# 1. Traffic sign detection using YOLOv8

## 1.1 Kaggle data (optional)

In [None]:
import cv2
import os
import numpy as np
from PIL import Image, ImageEnhance, ImageFilter
import random
import shutil
from collections import defaultdict

In [None]:
def create_folder(directory):
    if not os.path.exists(directory):
        os.makedirs(directory)
def apply_augmentations(image):
    """Applies random augmentations to the given image and returns a list of augmented images."""
    augmentations = []

    # Add Gaussian Noise
    def add_noise(img):
        row, col, ch = img.shape
        mean = 0
        sigma = 0.1
        gauss = np.random.normal(mean, sigma, (row, col, ch)).astype('float32')
        noisy = img + gauss * 255
        return np.clip(noisy, 0, 255).astype('uint8')

    # Change Brightness
    def change_brightness(img):
        factor = random.uniform(0.5, 1.5)  # random brightness factor
        enhancer = ImageEnhance.Brightness(Image.fromarray(img))
        return np.array(enhancer.enhance(factor))

    # Change Contrast
    def change_contrast(img):
        factor = random.uniform(0.5, 1.5)  # random contrast factor
        enhancer = ImageEnhance.Contrast(Image.fromarray(img))
        return np.array(enhancer.enhance(factor))

    # Change Saturation
    def change_saturation(img):
        factor = random.uniform(0.5, 1.5)  # random saturation factor
        enhancer = ImageEnhance.Color(Image.fromarray(img))
        return np.array(enhancer.enhance(factor))

    # Apply Gaussian Blur
    def apply_gaussian_blur(img):
        ksize = random.choice([3, 5, 7])  # random kernel size
        return cv2.GaussianBlur(img, (ksize, ksize), 0)

    # Apply augmentations
    augmentations.append(add_noise(image))
    augmentations.append(change_brightness(image))
    augmentations.append(change_contrast(image))
    augmentations.append(change_saturation(image))
    augmentations.append(apply_gaussian_blur(image))

    return augmentations

def augment_image_and_save(image_path, label_path, output_dir):
    label_output_dir=f'{output_dir}/labels'
    image_output_dir=f'{output_dir}/images'
    create_folder(output_dir)
    create_folder(label_output_dir)
    create_folder(image_output_dir)
    # Read image and label
    image = cv2.imread(image_path)
    with open(label_path, 'r') as f:
        label = f.read()

    # Resize image to 512x512
    image_resized = cv2.resize(image, (512, 512))

    # Apply augmentations
    augmented_images = apply_augmentations(image_resized)

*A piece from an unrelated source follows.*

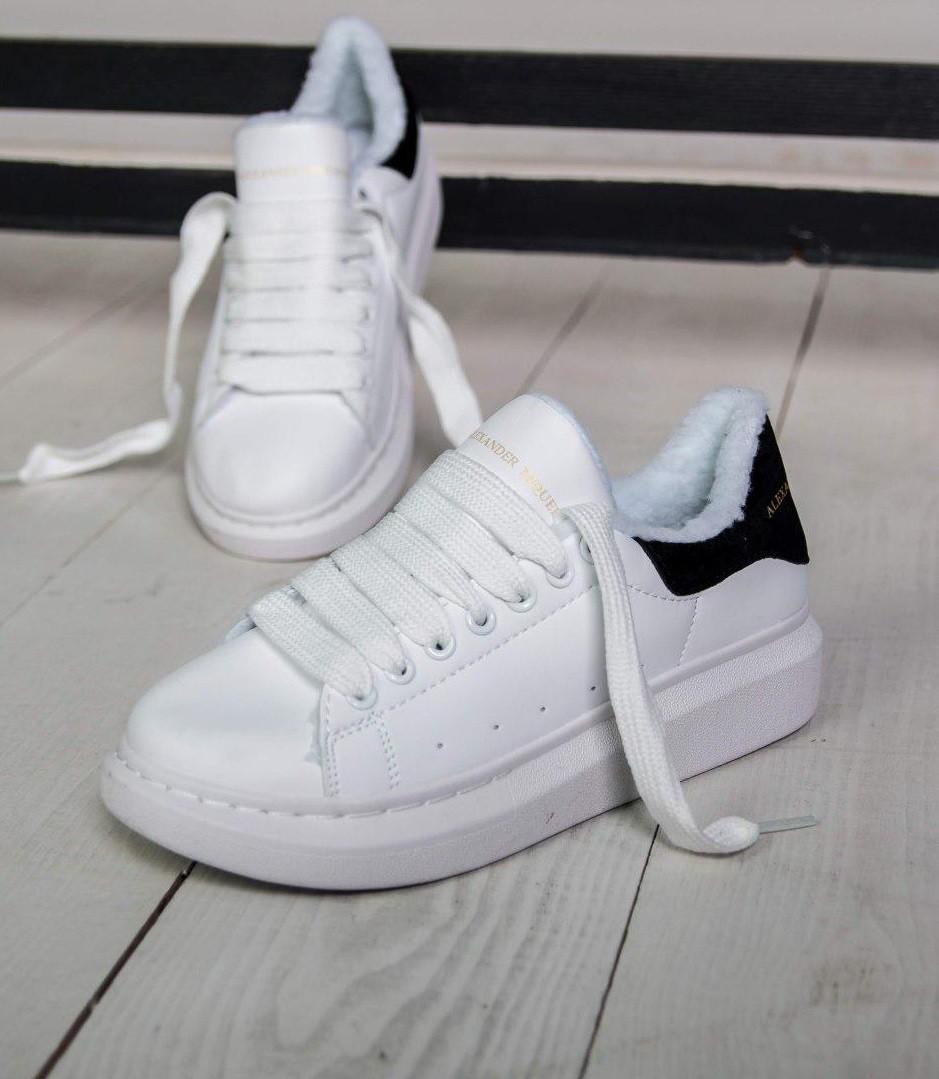 Женские зимние кроссовки Adidas Alexander McQueen Oversized Sneaker white  blackFUR. Живое фото (Реплика ААА 8a57690d10f0a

    # Get base name of the file (without extension)
    base_name = os.path.splitext(os.path.basename(image_path))[0]

    # Save augmented images and corresponding labels
    for i, augmented_image in enumerate(augmented_images):
        # Construct new file names
        new_image_name = f"{image_output_dir}/{base_name}_{i+1}.jpg"
        new_label_name = f"{label_output_dir}/{base_name}_{i+1}.txt"
        
        # Save augmented image
        new_image_path = os.path.join(output_dir, new_image_name)
        cv2.imwrite(new_image_path, augmented_image)
        
        # Save corresponding label
        new_label_path = os.path.join(output_dir, new_label_name)
        with open(new_label_path, 'w') as f:
            f.write(label)

In [None]:
def get_labels(label_file):
    with open(label_file, 'r') as file:
        lines = file.readlines()
        labels = [int(line.split()[0]) for line in lines]
    return labels

def split_dataset(image_dir, label_dir, output_dir, train_ratio, val_ratio):
    # Create train and val directories for images and labels
    train_dir = os.path.join(output_dir, 'train')
    val_dir = os.path.join(output_dir, 'val')
    # Collect all files and their labels
    files_labels = []
    for filename in os.listdir(image_dir):
        if filename.endswith('.jpg') or filename.endswith('.png'):
            image_path = os.path.join(image_dir, filename)
            label_path = os.path.join(label_dir, filename.replace('.jpg', '.txt').replace('.png', '.txt'))
            if os.path.exists(label_path):  # Ensure corresponding label file exists
                labels = get_labels(label_path)
                files_labels.append((image_path, label_path, labels))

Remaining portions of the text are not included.